The script was completed in 1970, but contained too much profanity to be shot as written. Columbia Pictures waited for two years trying to get writer Robert Towne to tone down the language. Instead, by 1972, the standards for foul language relaxed so much that all the profanity was left in.
Jack Nicholson turned down the role of Johnny Hooker in The Sting (1973) (ultimately played by Robert Redford), to appear in this film, which was written by his good friend Robert Towne. Nicholson thought that The Sting was too commercial. Both he and Redford were nominated as Best Actor of 1973 at the Academy Awards, losing out to 'Jack Lemmon' in Save the Tiger (1973).
Cinematographer Michael Chapman plays a "taxi driver" in this film, his first as a full-fledged Director of Photography. Ironically, Chapman would later become the cinematographer for the movie Taxi Driver (1976).
Jack Nicholson as SM1 Buddusky says "Marines are really assholes, you know that?

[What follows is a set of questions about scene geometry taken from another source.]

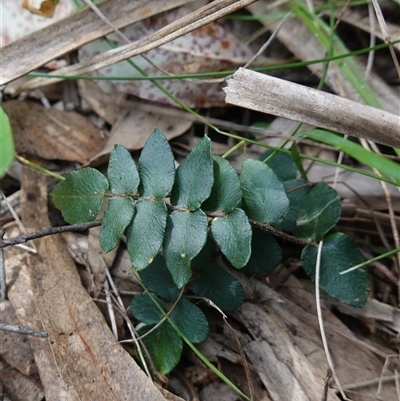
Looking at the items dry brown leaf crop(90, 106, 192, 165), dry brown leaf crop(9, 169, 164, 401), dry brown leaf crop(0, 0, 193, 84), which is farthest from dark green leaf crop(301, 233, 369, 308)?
dry brown leaf crop(0, 0, 193, 84)

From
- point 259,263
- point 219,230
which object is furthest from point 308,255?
point 219,230

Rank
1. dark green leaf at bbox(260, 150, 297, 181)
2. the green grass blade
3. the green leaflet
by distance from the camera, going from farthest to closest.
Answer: dark green leaf at bbox(260, 150, 297, 181) → the green grass blade → the green leaflet

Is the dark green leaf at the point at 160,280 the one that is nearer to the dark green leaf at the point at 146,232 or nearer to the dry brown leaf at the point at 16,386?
the dark green leaf at the point at 146,232

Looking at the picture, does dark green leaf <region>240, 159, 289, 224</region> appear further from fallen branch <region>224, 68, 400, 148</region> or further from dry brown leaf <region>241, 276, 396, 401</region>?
dry brown leaf <region>241, 276, 396, 401</region>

It takes a certain kind of sadistic temperament to be a Marine." In the 1992 film A Few Good Men, Nicholson portrays Col. Nathan R. Jessup, USMC.
Screenwriter Robert Towne stated that the main reason the film had so much profanity was his view that "this is how people talk when they're powerless--they bitch", since Buddufsky and Mulvall don't agree with Meadows' jail sentence but have no legal ways to help him (and aren't going to let him escape and bring wrath upon themselves). Towne also tied the film into the then-ongoing Vietnam War, saying that "everyone hides behind a title in the military, whether you're killing at My Lai, or taking a kid to jail."
The US Navy would not allow director Hal Ashby to film on their bases in Norfolk so on-base scenes were filmed in Canada. Twice in the movie, the base in Norfolk is referred to as "Shit City." The scene where the sailors are leaving Norfolk was shot at the Greyhound bus station at the corner of Granby St. and Brambleton Ave. in downtown Norfolk. The gray Navy vehicle turns left off Granby and drops the sailors off at the rear entrance to the station. The bus station and the storefronts along Granby look remarkably the same over 40 years later.